Bulk Record Insert Into MarkLogic
For this example we’ll be using compressed aggregate JSON data. The data is a mock-up of IoT power data from different devices. The data can be downloaded here.
If you’d like to skip through the detailed setup, you can import the NiFi template and fill in the key following key information:
- Folder location of the
IOT-Data.json.zip
in the ListFile configuration - MarkLogic credentials to the DatabaseClient Service associated with the PutMarkLogicRecord Processor
Add ListFile Processor
Drag the Processor icon next the NiFi logo into the template grid. Filter for the ListFile
Processor click the ADD
button.
With the ListFile
Processor on your grid, right-click the processor select Configure from the menu. On the PROPERTIES
tab, set the Input Directory property the directory where IOT-Data.json.zip
lives. If other files are in the same directory, you’ll also want to set the File Filter to the filename IOT-Data.json.zip
to ensure additional files aren’t processed.
Add FetchFile Processor
Add the FetchFile
processor to the grid and go to the processors configure screen. On the SETTINGS
tab, select the check boxes to automatically terminate the failure
, not.found
and permission.denied
relationships. Apply those changes.
Click and hold the ListFile
processor and drag an arrow to the FetchFile
processor. A modal will appear with details of the new relationship you are creating. Click the ADD
button.
Add UnpackContent Processor
Add the UnpackContent
Processor to the grid. Configure the processor so that the failure
and original
relationships are automatically terminated and set the Packaging Format
property to zip
.
Add a success
relationship from the FetchFile
processor to the UnpackContent
processor.
Add PutMarkLogicRecord Processor
Add the PutMarkLogicRecord
Processor to the grid. Configure the processor so that the batch_sucess
, original
, failure
, and success
relationships are automatically terminated.

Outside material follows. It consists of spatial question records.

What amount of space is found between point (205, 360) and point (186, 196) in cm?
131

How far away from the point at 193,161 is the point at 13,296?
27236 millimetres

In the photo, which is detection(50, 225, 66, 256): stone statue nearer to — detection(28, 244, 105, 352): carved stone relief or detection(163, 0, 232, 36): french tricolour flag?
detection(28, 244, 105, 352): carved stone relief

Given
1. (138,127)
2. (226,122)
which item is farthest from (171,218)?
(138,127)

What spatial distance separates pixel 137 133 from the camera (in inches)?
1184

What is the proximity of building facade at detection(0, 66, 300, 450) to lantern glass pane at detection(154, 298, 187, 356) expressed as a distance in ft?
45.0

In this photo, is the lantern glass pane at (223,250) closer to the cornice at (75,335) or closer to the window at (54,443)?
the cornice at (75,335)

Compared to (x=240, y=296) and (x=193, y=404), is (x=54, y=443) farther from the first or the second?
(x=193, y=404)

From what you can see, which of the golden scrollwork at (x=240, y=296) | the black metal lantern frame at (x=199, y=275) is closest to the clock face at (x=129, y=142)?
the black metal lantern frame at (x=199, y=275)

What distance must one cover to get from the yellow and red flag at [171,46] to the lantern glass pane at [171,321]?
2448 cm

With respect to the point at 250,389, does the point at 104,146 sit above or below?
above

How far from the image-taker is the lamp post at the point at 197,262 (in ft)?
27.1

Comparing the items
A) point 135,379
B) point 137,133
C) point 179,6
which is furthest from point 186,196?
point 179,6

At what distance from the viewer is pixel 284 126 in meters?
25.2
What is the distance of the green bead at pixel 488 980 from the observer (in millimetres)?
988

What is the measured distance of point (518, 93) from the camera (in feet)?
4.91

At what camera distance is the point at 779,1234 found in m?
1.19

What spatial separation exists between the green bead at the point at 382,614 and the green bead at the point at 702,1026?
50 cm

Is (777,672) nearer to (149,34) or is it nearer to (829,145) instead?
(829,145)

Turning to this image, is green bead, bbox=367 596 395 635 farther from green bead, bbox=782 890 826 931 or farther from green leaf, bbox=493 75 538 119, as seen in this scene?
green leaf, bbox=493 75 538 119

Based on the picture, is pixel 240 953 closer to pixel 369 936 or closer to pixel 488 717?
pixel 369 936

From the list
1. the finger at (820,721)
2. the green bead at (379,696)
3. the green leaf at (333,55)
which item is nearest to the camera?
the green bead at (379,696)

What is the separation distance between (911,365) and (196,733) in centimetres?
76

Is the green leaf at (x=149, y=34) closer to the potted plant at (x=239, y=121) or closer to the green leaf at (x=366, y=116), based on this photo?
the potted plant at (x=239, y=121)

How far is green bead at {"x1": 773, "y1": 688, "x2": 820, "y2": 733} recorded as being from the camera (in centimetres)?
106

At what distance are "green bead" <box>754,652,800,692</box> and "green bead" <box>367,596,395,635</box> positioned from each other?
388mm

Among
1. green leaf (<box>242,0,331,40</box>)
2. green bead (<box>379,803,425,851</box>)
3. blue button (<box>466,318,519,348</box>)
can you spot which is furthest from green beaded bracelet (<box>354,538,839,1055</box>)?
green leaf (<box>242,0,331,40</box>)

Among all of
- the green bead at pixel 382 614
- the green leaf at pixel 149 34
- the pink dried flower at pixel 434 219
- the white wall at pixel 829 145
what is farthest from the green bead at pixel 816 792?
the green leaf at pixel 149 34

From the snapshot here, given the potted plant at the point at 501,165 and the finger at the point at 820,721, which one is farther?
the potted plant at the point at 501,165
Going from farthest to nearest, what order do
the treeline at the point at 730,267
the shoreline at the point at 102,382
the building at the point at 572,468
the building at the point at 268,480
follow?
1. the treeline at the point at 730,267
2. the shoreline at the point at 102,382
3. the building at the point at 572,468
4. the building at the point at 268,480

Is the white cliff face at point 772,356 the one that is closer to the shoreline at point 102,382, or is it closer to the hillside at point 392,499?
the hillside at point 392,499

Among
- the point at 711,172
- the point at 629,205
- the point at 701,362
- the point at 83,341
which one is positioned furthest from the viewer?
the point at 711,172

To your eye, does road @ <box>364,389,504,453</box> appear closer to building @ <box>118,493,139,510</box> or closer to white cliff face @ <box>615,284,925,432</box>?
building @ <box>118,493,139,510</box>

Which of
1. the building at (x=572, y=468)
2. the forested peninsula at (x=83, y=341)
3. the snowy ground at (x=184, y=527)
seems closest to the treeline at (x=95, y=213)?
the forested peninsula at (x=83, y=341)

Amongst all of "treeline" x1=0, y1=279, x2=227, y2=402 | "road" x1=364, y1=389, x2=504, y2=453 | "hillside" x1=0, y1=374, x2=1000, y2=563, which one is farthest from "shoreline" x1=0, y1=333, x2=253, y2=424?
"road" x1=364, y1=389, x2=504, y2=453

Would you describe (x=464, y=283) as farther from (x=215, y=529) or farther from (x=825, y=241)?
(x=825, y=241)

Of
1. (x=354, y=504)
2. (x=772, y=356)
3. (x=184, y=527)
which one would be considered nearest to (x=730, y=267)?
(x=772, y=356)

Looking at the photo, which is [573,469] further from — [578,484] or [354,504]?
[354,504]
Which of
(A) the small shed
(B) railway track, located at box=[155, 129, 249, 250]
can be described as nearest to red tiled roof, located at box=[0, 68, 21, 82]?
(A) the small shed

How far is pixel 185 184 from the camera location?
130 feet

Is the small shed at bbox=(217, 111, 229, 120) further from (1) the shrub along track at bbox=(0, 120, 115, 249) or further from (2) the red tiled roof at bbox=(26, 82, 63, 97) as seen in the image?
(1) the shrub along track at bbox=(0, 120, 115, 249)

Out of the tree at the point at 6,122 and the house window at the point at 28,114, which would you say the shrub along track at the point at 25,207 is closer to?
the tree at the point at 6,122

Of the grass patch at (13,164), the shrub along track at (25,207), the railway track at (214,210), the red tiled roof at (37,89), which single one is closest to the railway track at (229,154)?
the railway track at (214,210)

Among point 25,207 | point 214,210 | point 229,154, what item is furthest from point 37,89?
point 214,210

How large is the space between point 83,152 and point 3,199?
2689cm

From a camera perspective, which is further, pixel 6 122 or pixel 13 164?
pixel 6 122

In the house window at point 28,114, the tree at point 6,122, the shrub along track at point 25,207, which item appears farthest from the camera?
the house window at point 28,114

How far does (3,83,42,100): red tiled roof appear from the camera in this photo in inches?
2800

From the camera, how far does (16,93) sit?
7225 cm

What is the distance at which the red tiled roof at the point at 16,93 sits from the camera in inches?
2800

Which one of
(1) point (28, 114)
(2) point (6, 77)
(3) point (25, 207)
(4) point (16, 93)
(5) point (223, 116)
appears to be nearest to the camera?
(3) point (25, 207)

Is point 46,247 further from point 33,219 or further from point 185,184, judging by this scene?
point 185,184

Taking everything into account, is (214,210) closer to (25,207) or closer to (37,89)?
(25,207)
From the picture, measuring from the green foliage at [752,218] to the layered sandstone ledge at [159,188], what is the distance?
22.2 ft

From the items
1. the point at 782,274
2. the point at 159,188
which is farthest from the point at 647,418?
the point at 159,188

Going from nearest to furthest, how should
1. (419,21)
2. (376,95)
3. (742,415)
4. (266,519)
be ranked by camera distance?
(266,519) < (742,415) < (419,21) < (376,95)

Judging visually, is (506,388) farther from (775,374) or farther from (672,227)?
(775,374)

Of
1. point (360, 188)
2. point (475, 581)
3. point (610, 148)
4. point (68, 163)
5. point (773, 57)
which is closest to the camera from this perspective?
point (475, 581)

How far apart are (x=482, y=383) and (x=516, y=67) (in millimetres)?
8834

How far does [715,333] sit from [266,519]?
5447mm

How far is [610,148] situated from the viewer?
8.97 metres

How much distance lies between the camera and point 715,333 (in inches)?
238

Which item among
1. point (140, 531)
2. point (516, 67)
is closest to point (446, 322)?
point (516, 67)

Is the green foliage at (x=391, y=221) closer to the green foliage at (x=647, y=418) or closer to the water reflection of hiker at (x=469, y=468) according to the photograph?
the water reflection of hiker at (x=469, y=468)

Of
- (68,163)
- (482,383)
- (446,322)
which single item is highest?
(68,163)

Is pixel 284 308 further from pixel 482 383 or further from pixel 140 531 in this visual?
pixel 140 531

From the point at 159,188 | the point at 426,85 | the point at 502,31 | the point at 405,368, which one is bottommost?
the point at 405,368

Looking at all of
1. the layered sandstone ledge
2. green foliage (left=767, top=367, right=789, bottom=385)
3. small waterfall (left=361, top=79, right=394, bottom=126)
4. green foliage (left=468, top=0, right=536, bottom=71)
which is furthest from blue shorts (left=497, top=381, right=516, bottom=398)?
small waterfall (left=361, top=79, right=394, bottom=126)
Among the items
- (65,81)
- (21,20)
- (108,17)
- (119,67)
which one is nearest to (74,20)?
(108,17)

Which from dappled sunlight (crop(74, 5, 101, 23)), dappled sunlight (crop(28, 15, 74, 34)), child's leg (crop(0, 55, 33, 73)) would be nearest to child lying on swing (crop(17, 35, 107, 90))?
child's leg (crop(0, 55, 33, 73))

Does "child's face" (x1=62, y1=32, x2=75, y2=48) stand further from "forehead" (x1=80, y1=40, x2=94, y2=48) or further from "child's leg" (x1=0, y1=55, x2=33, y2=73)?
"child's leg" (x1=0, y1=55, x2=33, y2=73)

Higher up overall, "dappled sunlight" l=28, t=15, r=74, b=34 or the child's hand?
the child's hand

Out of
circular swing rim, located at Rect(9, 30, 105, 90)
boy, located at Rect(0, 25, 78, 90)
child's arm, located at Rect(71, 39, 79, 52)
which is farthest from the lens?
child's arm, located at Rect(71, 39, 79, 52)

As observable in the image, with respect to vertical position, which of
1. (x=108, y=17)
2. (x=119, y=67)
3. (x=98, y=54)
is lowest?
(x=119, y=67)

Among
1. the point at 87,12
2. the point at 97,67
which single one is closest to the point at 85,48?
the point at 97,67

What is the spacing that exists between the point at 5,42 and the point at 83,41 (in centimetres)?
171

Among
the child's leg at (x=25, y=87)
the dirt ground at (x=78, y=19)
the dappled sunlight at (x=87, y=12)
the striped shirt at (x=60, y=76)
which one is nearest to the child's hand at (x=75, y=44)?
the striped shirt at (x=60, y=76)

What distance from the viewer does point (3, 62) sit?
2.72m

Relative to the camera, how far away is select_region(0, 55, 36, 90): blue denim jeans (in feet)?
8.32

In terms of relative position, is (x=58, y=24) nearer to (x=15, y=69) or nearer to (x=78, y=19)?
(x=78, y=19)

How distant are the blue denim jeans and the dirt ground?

Set the DatabaseClient Service
to the Controller Service we created previously in Setup MarkLogicDatabaseClientService.
Set Collections
to iot-data
, URI Prefix
to /
, and URI Suffix
to .json
.
Set Record Reader
to a new JsonTreeReader
with a Schema Access Strategy
set to Use 'Schema Text' Property
and set Schema Text
to the JSON below:
{
"name": "AllObjects",
"type": "record",
"fields": [
{
"name": "Objects",
"type": {
"type":"array",
"items":
{
"name": "Objects",
"type": "record",
"fields": [
{
"name": "Object",
"type":
{
"name":"Object",
"type": "record",
"fields": [
{
"name": "type",
"type": "string"
},
{
"name": "id",
"type": "string"
},
{
"name": "infoItem",
"type":
{
"name": "infoItem",
"type": "record",
"fields": [
{
"name": "name",
"type": "string"
},
{
"name": "values",
"type": {
"type":"array",
"items":
{
"name": "values",
"type": "record",
"fields": [
{
"name": "value",
"type": "double"
},
{
"name": "dateTime",
"type":"string",
"java-class":"java.util.Date"
}]
}}
}]
}
}]
}
}]
}
}
}]
}
Set Record Writer
as a new JsonRecordSetWriter
and change the property Output Grouping
to One Line Per Object
.
Add a success
relationship from the UnpackContent
processor to the PutMarkLogicRecord
processor.
For more details on the available properties, see PutMarkLogicRecord Processor.
Run Ingest
Hold the shift
key and click and drag to select all the processors on the grid. In the lower left select the Play button to start ingest.